15 February 2016, Sweetcrude, Lagos — In October 2016 a Chadian court ordered a consortium led by ExxonMobil to pay a fine of US$74 billion for allegedly underpaying royalties on their operation in the country and the parties have entered into negotiations over the issue.
The fine relates to the statistical royalty on exports on production from two licenses, held under concession agreements issued in 1988 and 2004, which currently account for over 40% of production in the country.
Production operations have been ongoing since 2003 from seven fields from which the court alleges the consortium has underpaid US$800 million in royalties. The disagreement stems from a past arrangement, which the government claims is invalid, to pay a reduced rate of export royalty instead of the usual 2% rate.
The hydrocarbon industry in Chad is an important sector for state income, which prior to the fall in oil prices in 2014 represented more than 60% of state revenues.
The recent sustained low price environment, coupled with the expectation that production will begin to decline into the medium term, has led to severe budgetary problems for the government and pressure to raise additional revenues, with receipts falling by more than 50% from 2014 to 2015.
The position of the upstream sector as a major revenue source leaves the industry exposed in times of economic difficulty to attempts to increase state take at the expense of contractors holding existing contracts and those looking to negotiate for new licenses.
The forecast of fiscal take and production highlights the disconnection between the two as the price fell from 2014.
Even as production has increased, government receipts fell considerably up to 2016, after which they begin to recover as total production from existing fields began to plateau. Production from CNPC’s planned Daniela Complex, which unlike the Exxon-operated concession agreements is licensed under a production sharing agreement, offsets the decline of existing fields. Fiscal take is forecast to reach a post-crash peak in 2021 as a result of the new production, but this is insufficient to offset losses from the low oil price despite production forecast to match the historic peak of 180 thousand barrels of oil equivalent per day (mboed). Beyond 2021 declining production from current and planned fields will continually erode government income from the upstream sector unless there is upward movement in the oil price over the medium term or new large projects are brought online.
Over the longer term, a strategy of increasing state take may create problems as the fiscal regime loses competitiveness. The undiscounted state takes for a comparative development scenario is currently in line with regional peers under the older concession regime and the current production sharing framework. Any significant upward movement in the state take may reduce interest from foreign investors and undermine exploration efforts in the country, possibly adding to budgetary pressures in the future.

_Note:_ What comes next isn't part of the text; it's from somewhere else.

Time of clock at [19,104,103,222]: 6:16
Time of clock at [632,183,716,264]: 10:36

Past frictions between the government and operators are similar to the current case, where the government has imposed strong measures in response to alleged infractions by licensees.

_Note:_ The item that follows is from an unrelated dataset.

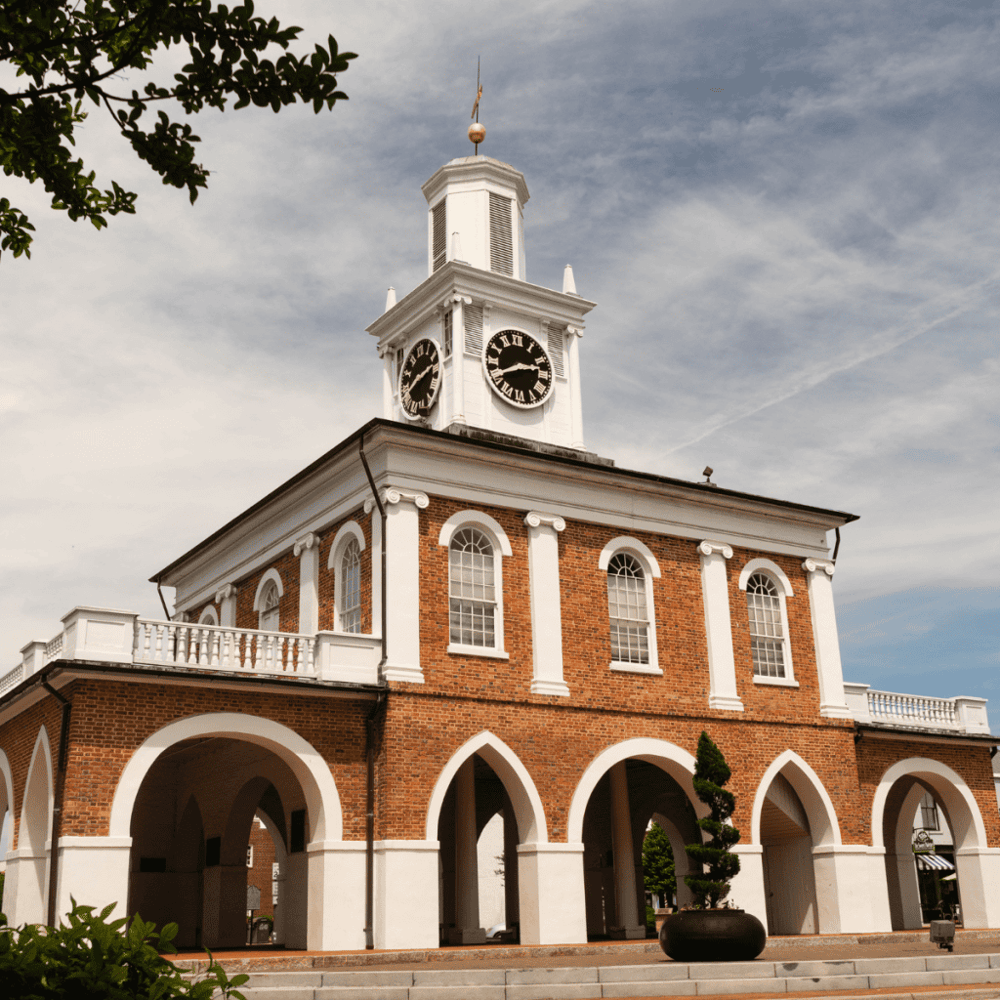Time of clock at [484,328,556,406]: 2:40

A dispute in 2006, centred on the interpretation of a tax benefits agreement with Petronas and Chevron, led the president to expel the companies from the country. The matter was only settled once the companies agreed to pay back more than US$280 million and the tax agreement was invalidated.
Recently, CNPC had a license cancelled after they were issued a US$1.2 billion fine for alleged environmental violations in 2013.
This issue was only resolved after a reduced fine of US$400 million was paid and the license terms were renegotiated, which increased the liquids royalty rate by 1.75% and granted a 10% equity share to the state for the current producing fields and 25% for future discoveries.